さきほどの僕の受け流しで体勢が崩れていた所への一撃。
これでチェックメイト。そう確信した僕の予想を裏切って男は剣を縦に構えることでこれを防いだ。
ならばと斜めから斬りかかるがしかし剣は空を切った。
男がでかい図体では考えられない身軽さで後ろに跳んだのだ。
互いが気を研ぎ澄まし致命の一撃を放ちあう。
瞬くような速さで繰り返される剣の応酬に見惚れたのか周囲の声がやたらと騒がしい。男の大剣は森で遭遇した黒ローブとの戦いを思い出させる。
僕は強いけど身長が足りない。
認めたくはないけどそれは事実だ。
前世は170はあったけど今世は150あるかないかぐらい。身長的に長剣が持てず、リーチが絶対的に短く攻めきれない。魔物との戦いならば首を刈ればそれで終わったんだけど人間との『剣』との勝負だとそうはいかない。
ええい!
うだうだ考えるのはやめ。もう面倒だし圧倒的な力でねじ伏せたるわ!
「『吸血鬼化』」
変化は劇的だった。

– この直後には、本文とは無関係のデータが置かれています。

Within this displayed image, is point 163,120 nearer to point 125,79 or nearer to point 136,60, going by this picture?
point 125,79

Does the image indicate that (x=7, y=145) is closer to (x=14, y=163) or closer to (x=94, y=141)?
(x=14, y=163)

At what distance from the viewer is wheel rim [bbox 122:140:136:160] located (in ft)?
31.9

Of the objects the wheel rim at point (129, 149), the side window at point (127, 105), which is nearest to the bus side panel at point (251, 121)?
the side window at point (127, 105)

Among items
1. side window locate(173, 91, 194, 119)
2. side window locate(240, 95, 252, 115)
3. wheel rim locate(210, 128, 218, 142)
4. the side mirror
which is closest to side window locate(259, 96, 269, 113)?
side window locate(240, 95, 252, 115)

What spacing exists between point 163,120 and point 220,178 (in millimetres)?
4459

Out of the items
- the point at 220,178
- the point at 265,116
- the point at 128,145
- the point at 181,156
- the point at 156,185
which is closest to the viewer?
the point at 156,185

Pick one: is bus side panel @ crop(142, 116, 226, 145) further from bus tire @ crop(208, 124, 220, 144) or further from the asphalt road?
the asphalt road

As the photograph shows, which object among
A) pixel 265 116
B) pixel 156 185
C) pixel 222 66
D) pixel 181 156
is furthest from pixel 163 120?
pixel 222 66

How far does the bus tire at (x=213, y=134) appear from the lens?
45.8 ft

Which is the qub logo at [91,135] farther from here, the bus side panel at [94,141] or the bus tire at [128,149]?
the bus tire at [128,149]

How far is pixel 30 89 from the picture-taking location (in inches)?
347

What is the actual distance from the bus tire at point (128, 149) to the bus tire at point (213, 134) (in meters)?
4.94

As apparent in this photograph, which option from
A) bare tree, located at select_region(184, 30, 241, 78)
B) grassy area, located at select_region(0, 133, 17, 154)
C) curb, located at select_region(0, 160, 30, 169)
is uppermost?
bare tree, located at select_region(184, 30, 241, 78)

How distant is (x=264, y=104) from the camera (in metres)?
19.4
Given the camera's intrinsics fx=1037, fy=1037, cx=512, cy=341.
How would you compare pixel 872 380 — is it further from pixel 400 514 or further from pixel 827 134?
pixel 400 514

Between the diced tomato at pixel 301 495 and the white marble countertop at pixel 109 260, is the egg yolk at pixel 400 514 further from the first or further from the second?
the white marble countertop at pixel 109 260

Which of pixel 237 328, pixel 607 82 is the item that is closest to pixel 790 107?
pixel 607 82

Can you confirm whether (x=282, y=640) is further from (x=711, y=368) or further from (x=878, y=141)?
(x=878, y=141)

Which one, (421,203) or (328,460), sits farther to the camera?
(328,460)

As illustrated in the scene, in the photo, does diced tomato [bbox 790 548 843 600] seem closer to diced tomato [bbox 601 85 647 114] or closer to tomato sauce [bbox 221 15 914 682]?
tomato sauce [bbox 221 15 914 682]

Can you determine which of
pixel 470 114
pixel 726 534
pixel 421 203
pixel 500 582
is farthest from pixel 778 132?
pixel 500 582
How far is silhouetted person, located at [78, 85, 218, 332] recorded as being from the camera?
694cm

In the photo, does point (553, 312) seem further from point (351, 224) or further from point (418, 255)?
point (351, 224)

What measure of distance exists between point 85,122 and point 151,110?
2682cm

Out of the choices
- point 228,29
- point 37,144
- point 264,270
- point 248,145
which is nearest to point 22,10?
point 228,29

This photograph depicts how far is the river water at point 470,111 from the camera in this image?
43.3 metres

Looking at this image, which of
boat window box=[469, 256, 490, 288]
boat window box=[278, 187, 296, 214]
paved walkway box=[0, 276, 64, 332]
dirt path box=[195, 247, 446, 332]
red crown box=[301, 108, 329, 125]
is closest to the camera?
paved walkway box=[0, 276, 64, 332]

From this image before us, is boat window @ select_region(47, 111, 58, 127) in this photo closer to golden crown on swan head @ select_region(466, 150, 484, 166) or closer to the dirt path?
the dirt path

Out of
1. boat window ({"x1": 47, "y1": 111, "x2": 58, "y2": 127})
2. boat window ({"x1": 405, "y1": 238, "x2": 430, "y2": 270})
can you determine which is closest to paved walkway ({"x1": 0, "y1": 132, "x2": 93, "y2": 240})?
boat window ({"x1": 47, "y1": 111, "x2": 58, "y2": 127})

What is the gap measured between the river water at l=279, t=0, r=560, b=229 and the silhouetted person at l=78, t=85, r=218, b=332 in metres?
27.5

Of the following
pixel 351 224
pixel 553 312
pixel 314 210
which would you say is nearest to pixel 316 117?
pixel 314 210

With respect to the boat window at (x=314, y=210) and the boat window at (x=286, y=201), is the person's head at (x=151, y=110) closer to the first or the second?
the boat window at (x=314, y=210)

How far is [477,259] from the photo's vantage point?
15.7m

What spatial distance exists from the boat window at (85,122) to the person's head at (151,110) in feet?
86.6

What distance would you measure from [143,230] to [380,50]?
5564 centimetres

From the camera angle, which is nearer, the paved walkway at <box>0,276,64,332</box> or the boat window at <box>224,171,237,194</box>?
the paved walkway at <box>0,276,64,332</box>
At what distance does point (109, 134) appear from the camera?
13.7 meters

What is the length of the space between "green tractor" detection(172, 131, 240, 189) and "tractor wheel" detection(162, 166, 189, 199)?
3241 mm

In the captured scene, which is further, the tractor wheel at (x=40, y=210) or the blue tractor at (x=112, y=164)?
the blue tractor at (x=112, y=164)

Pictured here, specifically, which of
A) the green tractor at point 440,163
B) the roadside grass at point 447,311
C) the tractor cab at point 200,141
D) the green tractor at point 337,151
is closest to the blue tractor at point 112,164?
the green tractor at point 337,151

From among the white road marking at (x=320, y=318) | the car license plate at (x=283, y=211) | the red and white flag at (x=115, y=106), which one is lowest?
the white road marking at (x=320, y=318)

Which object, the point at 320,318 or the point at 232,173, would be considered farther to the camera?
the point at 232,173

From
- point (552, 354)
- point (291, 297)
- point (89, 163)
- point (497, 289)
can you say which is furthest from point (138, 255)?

圧倒的なまでの力が君臨する。僕の魔力波に充てられてかギルド内には数人しか意識を保ってない。
対峙する男の瞳にも恐怖の色が見えた。
謝っても、もう遅い。
僕をチビとのたまい挙句にソフィーにまで手を出そうとした罪。
その身をもって償うがいい。
スキルを全開にした僕の体が一瞬にして男に肉薄し、先ほどとは比べ物にならないほどの神速の斬撃が一閃する。
それだけで男の体が冗談みたいに吹っ飛んでいき、壁に衝突。
それだけに留まらず、壁を突き破り何度か地面を跳ねて、隣の家の壁にぶつかることで、ようやく止まった。
反射的に剣は構えていたみたいだけど、それすら圧倒的なステータスを誇る僕の前では些事でしかなかったね。
……ていうか剣がヒビ入ってるし。
っふ。これこそが圧倒的暴力というやつだよ。
「うっそん……」
冒険者の誰かがそんな声を上げたのを幕明けにわっとギルド騒がしくなる。それからサフィアとソフィーが駆け寄ってくる光景を最後に僕の意識は闇(睡魔)に途絶えた。